Decongestant eye drops

These are vaso-constricters and cause the tiny blood vessels of the white of your eye to shrink, making the eyes look less red. They should be avoided other than for one-off occasions if absolutely necessary, as they result in a rebound effect. This means that when you stop using the eye drop, your eye becomes redder than it was to start. Decongestants are highly addictive. They do not treat the underlying cause of redness or dryness.

Antibiotic eye drops

Most red eyes are not caused by a bacterial eye infection, but when they are, antibiotic eye drops are often prescribed. Antibiotic eye drops are also used after surgery, to protect the vulnerable eye from getting an infection. Antibiotic eye drops are used to treat bacterial conjunctivitis, contact lens related eye infections and bacterial infections that can occur after eye surgery or trauma to the eye.  Certain bacterial eye infections are sight-threatening if not treated early and aggressively with antibiotics. These include some contact lens-related eye infections and infections that can occur inside the eye after surgery or injury.  The serious eye infections are often treated in hospitals to ensure the best outcome.

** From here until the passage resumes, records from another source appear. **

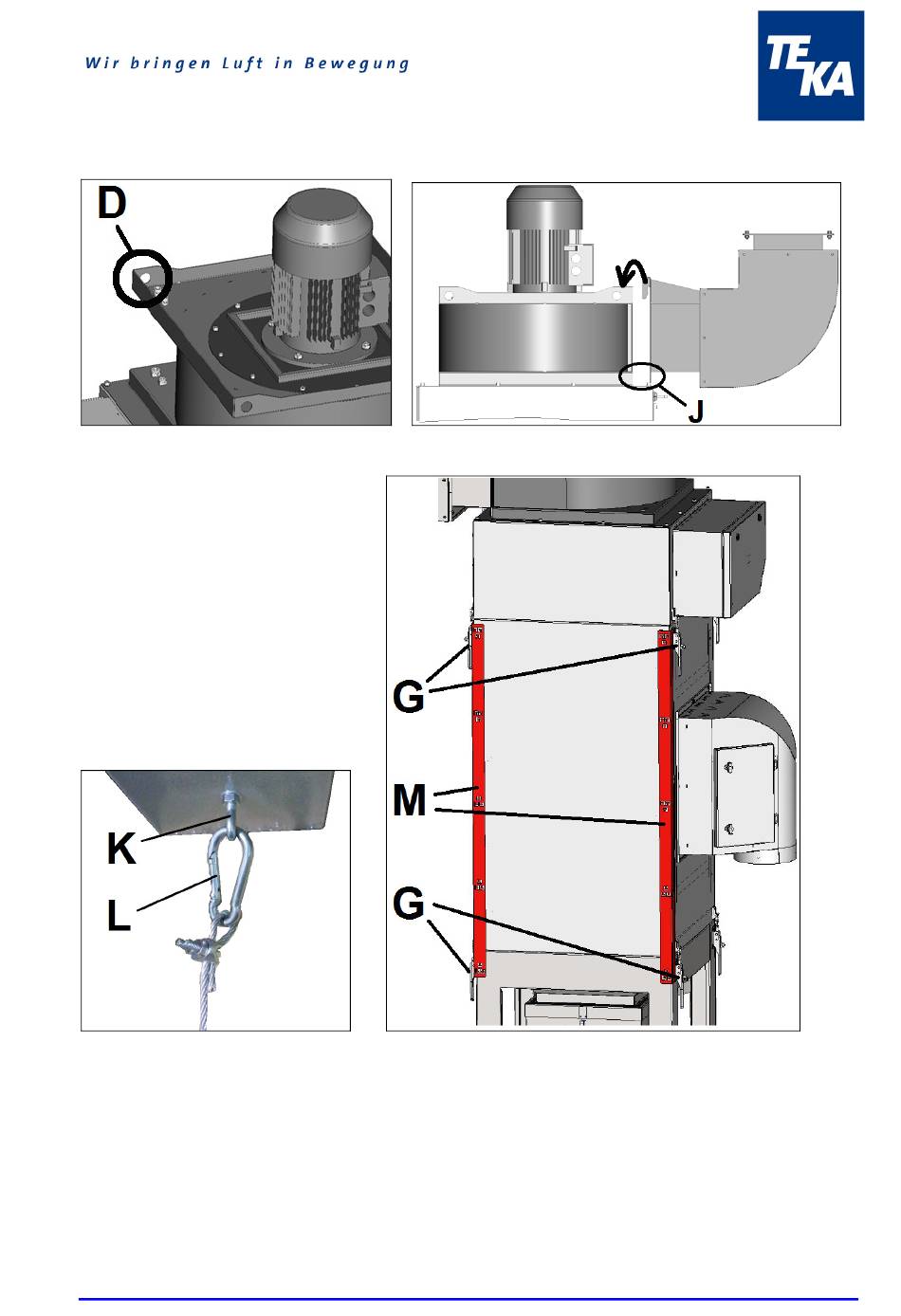 Wir bringen Luft in Bewegung

TEKA

D

J

G

M

G

K

L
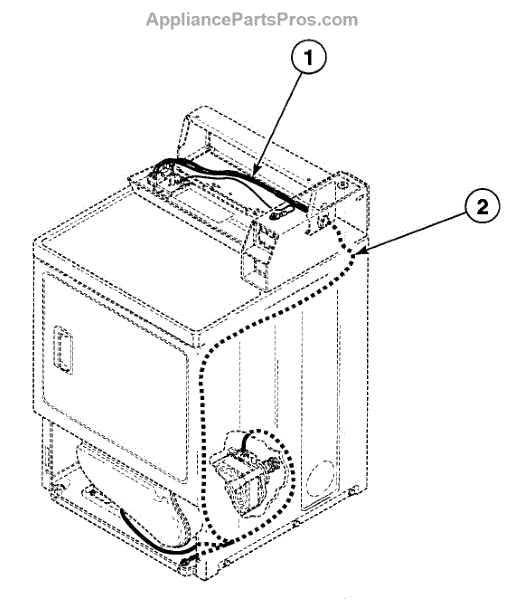 AppliancePartsPros.com

1

2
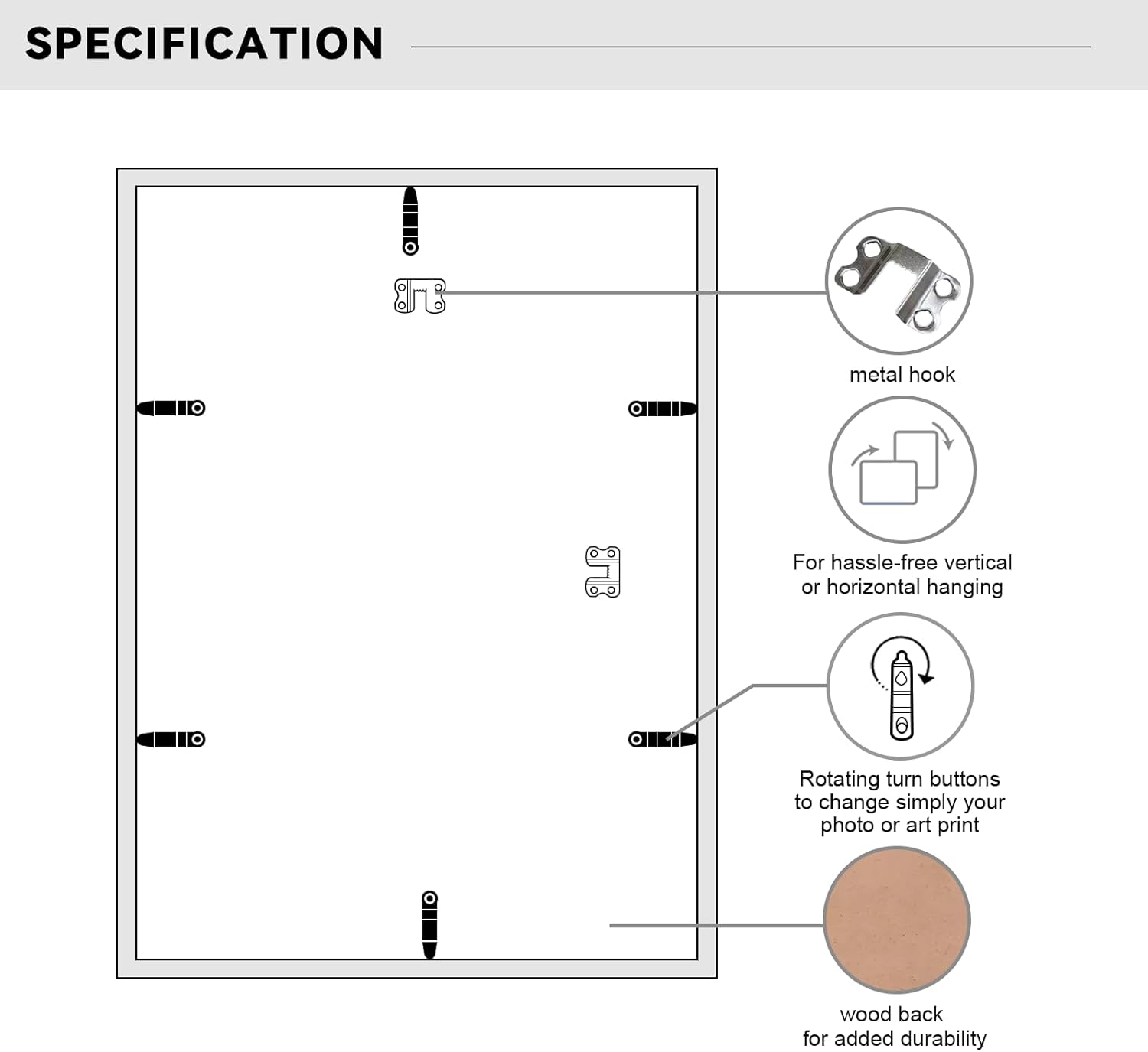 SPECIFICATION

metal hook

For hassle-free vertical or horizontal hanging

Rotating turn buttons to change simply your photo or art print

wood back for added durability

One of the most overused eye drops is an antibiotic called Chlorsig. It is indicated for the treatment of bacterial conjunctivitis and other non-sight-threatening eye infections unrelated to contact lens wear. Unfortunately is grossly overused. At the first sign of a red eye or conjunctivitis, GPs and patients reach for the Chlorsig (or Chloramphenicol eye drops). In fact, most of the time, these drops are not indicated and do more harm than good. If you have used them for 7 days and your symptoms have not resolved, then they are not the right drops for you. Stop using them and see a therapeutically endorsed optometrist or ophthalmologist for correct diagnosis of what’s going on. GPs can be the most trigger-happy when it comes to over-prescribing these eye drops.

Steroid eye drops

These are the mainstay of treatment for eye inflammation – whether caused by disease, infection, allergy or dryness. They are also used after eye sugery to control inflammation. Steroid eye drops, and their cousins, the non-steroidal anti-inflammatories (or NSAIDs) come in a range of different strengths, depending on what is being treated.  They should always be used for the duration recommended by your doctor / therapeutically endorsed optometrist.

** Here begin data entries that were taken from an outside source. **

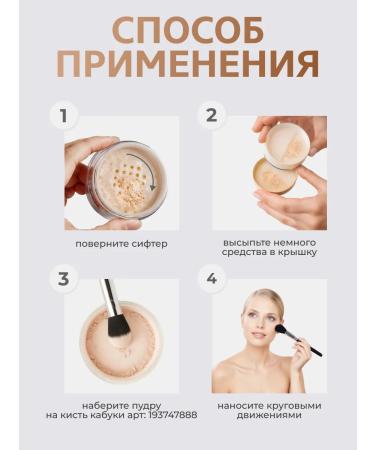 СПОСОБ ПРИМЕНЕНИЯ

1

поверните сифтер

2

высыпьте немного средства в крышку

3

наберите пудру на кисть кабуки арт: 193747888

4

наносите круговыми движениями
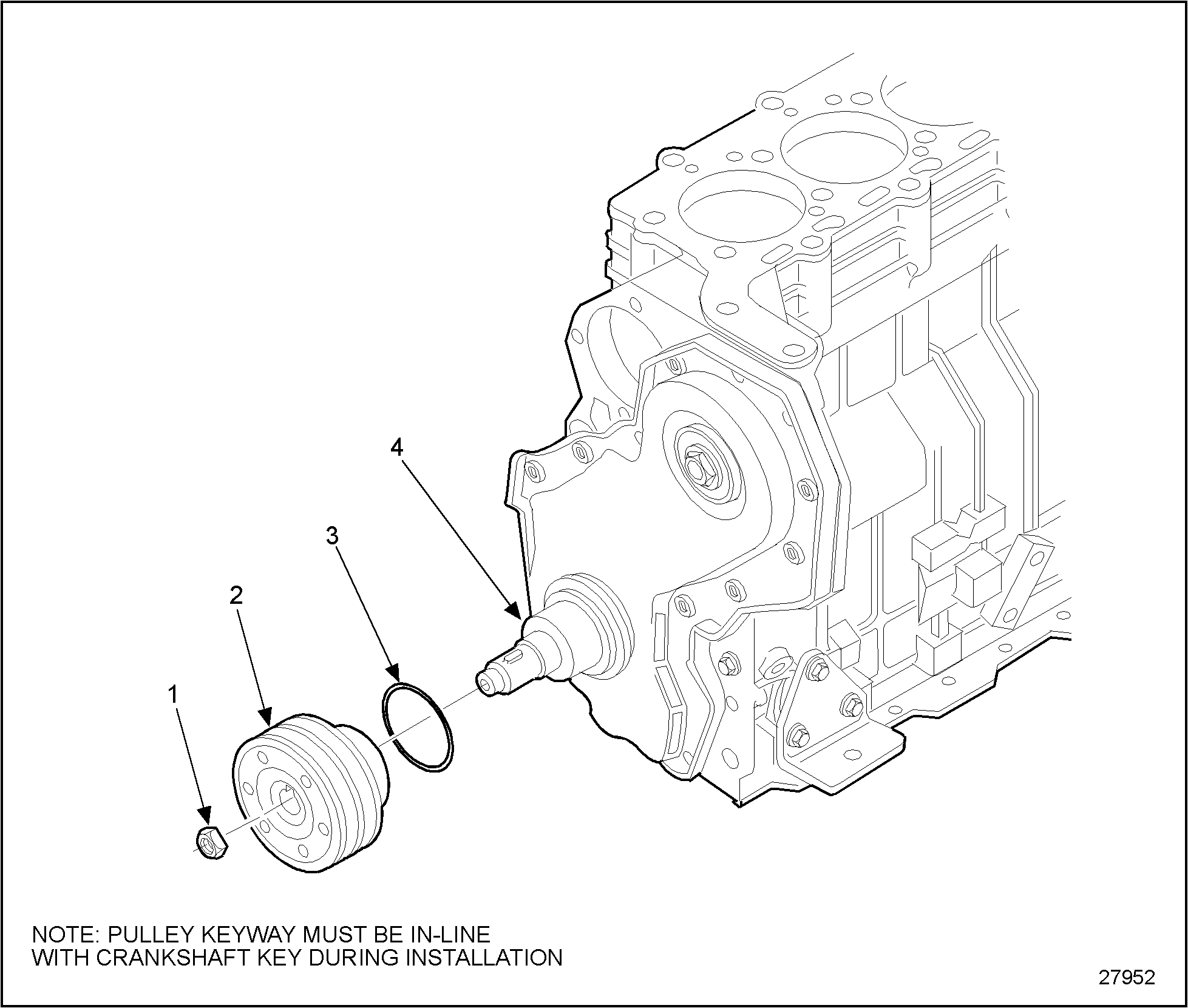 4

3

2

1

NOTE: PULLEY KEYWAY MUST BE IN-LINE WITH CRANKSHAFT KEY DURING INSTALLATION

27952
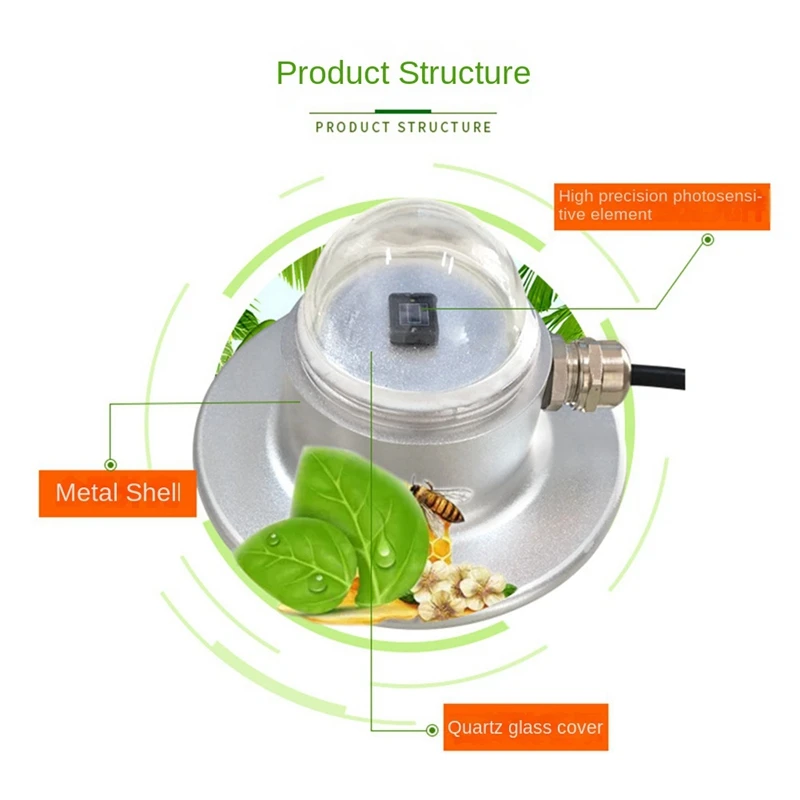 Product Structure

PRODUCT STRUCTURE

High precision photosensitive element

Metal Shell

Quartz glass cover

People are often tempted to stop using steroid eye drops as soon as their eyes begin to feel better, but this can quickly result in a rebound effect – and worse inflammation than you started with. Both steroid and non-steroidal eye drops can cause the pressure within your eyes to become raised, and therefore a baseline reading should be taken before you start the drops, and regular pressure checks performed while you are using them. They are generally not used long-term, and usually used for a course of a few weeks.

Antihistamine eye drops

These are used in the management of allergy, when your eyes are itchy, watery and uncomfortable. They prevent the release of histamine by your own body, which causes the itching, redness and watering assoicated with hayfever, seasonal allergies and allergies to pets. Antihistamine eye drops (and tablets) can aggravate dry eyes, so if you suffer from dry eyes, they may not be the best choice for you. Your therapeutically endorsed optometrist may recommend a short course or unpreserved steroid eye drops instead.

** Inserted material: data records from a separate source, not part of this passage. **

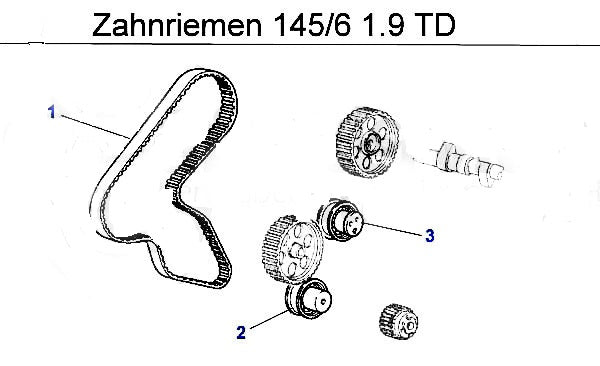 Zahnriemen 145/6 1.9 TD

1

3

2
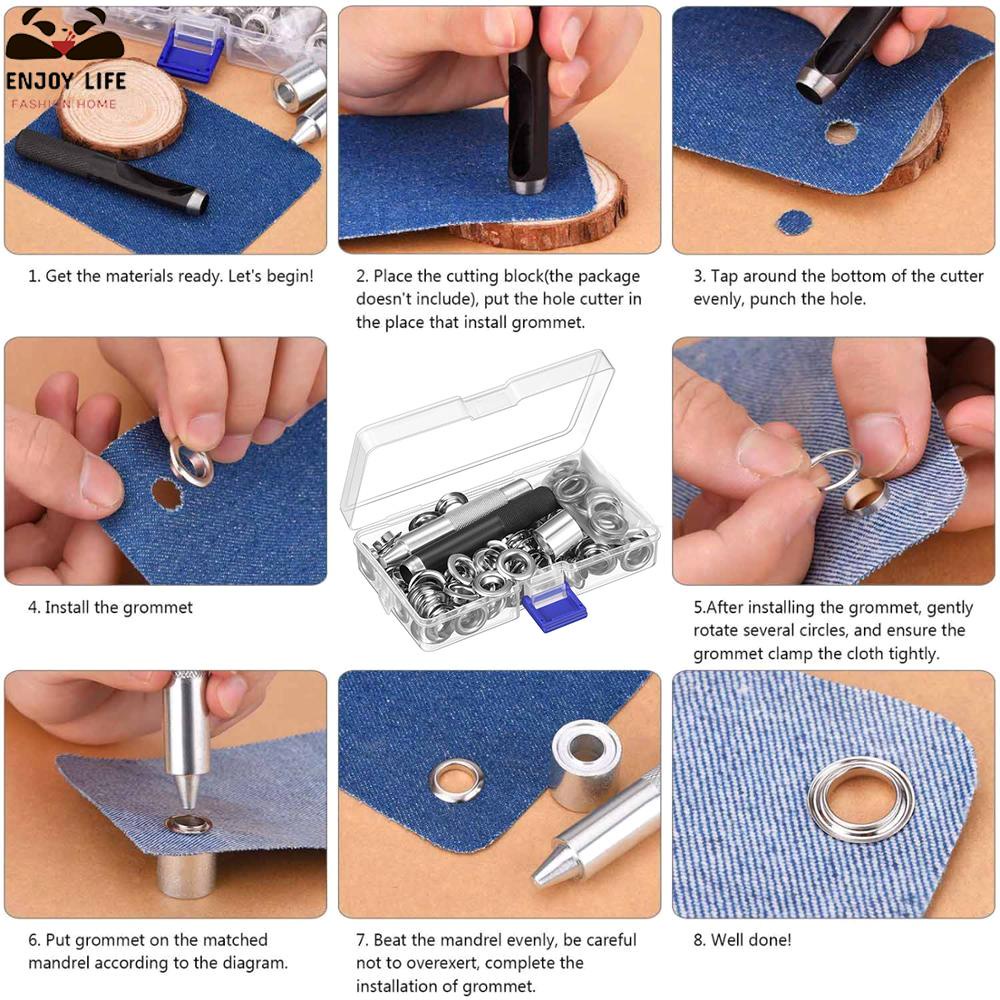 ENJOY LIFE
FASHION HOME

1. Get the materials ready. Let's begin!

2. Place the cutting block(the package doesn't include), put the hole cutter in the place that install grommet.

3. Tap around the bottom of the cutter evenly, punch the hole.

4. Install the grommet

5.After installing the grommet, gently rotate several circles, and ensure the grommet clamp the cloth tightly.

6. Put grommet on the matched mandrel according to the diagram.

7. Beat the mandrel evenly, be careful not to overexert, complete the installation of grommet.

8. Well done!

Preservatives in eye drops

Unfortunately, most eye drops are preserved. If it comes in a bottle with an opening in the nozzle, it will be preserved.  Preservatives are bad news for eyes, especially if you suffer from dry eyes or allergy. Most eye drops are actually available from compounding pharmacies in a non-preserved preparation.  This is where The Eye Practice can make a big difference to the management of your dry or red eyes.  We liaise with compounding pharmacies to provide preservative-free versions of most eye drops.